| Directions |
[1] In the opinion piece on the Virginia governor's race, which group released the ad showing a pickup truck with a Gillespie bumper sticker?
[2] Put this sentence from the opinion piece on the Virginia governor's race into Spanish: "We suspect the Northam campaign is a bit unclear on the definition of that phrase."
[3] From the opinion piece on the Virginia governor's race, write out word for word the stretch from "One basic rule" through "be Gillespie supporters.".

| Source text |
════════════════════
One basic rule while running for office, one would imagine, would be: don't attack your voters. In a decade in politics however, Virginia Democrat Ralph Northam apparently never learned that.

Deadlocked with Republican Ed Gillespie in a gubernatorial race in a state trending heavily towards the Democrats, the Northam campaign can't limit itself to attacking Gillespie. They are going a step further and attacking Virginians who might be Gillespie supporters.

The most recent attack on Virginia voters came in the infamous and now abandoned ad released by the Latino Victory Fund. Like something out of a horror movie, the one-minute clip features a white man trying to murder minority children in a pickup truck sporting a Confederate Flag, a Tea Party license plate, and a Gillespie bumper sticker.

As barbaric as it is novel, the ad deliberately shifts emphasis from the candidate to the voters. By accusing Gillespie supporters of harboring monstrous fantasies of murder, the Roanoke Times noted that the liberal group has accused plenty of Virginians of being “not just homicidal but genocidal.”

While Northam didn’t produce the ad, his campaign didn’t distance themselves from it either. Before it was withdrawn after a terrorist murdered eight New Yorkers with a pickup truck, Northam’s campaign manager defended the Latino Victory Fund by attacking Gillespie for “fear mongering.”

We suspect the Northam campaign is a bit unclear on the definition of that phrase. Real fear mongering might be peddling the image that pickup-driving white Tea Partiers — that is, a significant portion of Virginians — are evil murderers.
════════════════════
| Data excerpts |
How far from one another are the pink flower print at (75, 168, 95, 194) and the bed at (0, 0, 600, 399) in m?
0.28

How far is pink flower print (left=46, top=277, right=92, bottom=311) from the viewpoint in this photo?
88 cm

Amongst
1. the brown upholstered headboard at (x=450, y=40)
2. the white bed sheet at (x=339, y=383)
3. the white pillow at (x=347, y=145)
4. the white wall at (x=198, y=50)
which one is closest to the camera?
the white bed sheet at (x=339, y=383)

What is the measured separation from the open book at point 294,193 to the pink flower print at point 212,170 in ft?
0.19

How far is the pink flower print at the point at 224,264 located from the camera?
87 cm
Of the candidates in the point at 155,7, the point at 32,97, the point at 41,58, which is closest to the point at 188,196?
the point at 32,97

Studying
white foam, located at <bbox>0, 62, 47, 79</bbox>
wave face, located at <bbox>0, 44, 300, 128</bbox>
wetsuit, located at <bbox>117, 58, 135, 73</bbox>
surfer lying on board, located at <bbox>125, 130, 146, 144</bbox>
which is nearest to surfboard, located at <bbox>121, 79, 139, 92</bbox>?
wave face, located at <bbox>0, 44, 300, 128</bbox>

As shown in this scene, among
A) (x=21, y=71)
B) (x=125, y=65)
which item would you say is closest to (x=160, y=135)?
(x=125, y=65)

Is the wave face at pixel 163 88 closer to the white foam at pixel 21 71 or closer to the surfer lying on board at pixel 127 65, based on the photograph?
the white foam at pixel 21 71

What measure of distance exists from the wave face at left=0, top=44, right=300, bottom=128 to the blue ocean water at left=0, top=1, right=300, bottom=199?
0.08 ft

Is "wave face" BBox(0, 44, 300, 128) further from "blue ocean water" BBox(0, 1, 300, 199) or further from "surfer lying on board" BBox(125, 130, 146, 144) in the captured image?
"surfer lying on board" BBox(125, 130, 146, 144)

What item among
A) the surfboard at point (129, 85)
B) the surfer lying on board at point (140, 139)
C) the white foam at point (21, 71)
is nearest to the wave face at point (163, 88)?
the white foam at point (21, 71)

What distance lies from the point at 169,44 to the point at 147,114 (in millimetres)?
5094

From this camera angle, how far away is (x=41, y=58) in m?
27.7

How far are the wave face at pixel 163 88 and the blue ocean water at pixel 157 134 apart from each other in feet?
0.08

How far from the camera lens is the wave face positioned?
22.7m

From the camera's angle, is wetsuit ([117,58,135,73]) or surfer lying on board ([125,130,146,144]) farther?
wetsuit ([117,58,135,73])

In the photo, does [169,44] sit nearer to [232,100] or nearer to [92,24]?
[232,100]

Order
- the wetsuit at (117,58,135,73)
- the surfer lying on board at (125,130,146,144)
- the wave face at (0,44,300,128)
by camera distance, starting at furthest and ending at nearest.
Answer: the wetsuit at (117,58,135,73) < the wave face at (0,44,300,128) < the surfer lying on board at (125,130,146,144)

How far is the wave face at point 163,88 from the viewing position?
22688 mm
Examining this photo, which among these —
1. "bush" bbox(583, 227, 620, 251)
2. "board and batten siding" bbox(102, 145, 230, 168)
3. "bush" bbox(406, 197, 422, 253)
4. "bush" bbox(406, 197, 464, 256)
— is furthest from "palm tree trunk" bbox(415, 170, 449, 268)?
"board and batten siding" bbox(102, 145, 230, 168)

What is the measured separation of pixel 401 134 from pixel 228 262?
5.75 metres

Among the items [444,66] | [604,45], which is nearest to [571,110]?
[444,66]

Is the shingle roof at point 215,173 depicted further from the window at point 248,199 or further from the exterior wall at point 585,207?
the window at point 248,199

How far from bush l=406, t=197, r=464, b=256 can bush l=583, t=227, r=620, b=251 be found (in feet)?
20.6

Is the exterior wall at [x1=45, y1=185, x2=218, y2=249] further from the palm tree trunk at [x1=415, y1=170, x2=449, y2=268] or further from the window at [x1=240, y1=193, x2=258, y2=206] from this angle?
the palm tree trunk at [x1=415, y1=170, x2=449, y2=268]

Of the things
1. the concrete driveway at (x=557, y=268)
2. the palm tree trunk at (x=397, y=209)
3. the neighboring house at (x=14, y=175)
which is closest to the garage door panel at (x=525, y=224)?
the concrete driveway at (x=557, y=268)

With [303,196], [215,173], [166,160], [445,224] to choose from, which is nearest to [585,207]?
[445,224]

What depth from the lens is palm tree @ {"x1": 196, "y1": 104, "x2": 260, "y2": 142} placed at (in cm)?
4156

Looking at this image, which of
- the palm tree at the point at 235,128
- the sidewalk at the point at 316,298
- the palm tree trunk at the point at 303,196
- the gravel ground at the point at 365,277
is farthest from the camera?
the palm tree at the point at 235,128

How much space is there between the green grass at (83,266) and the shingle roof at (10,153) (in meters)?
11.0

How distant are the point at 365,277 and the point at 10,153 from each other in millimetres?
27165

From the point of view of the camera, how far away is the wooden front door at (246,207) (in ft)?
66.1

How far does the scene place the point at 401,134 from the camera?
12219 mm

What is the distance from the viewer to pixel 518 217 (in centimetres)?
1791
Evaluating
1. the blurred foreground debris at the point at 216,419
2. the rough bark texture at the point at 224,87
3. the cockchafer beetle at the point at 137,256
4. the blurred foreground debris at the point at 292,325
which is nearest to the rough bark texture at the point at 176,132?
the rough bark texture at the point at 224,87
════════════════════
| Answers for the tasks |
[1] The Latino Victory Fund.

[2] Sospechamos que la campaña de Northam no tiene muy clara la definición de esa expresión.

[3]
One basic rule while running for office, one would imagine, would be: don't attack your voters. In a decade in politics however, Virginia Democrat Ralph Northam apparently never learned that.

Deadlocked with Republican Ed Gillespie in a gubernatorial race in a state trending heavily towards the Democrats, the Northam campaign can't limit itself to attacking Gillespie. They are going a step further and attacking Virginians who might be Gillespie supporters.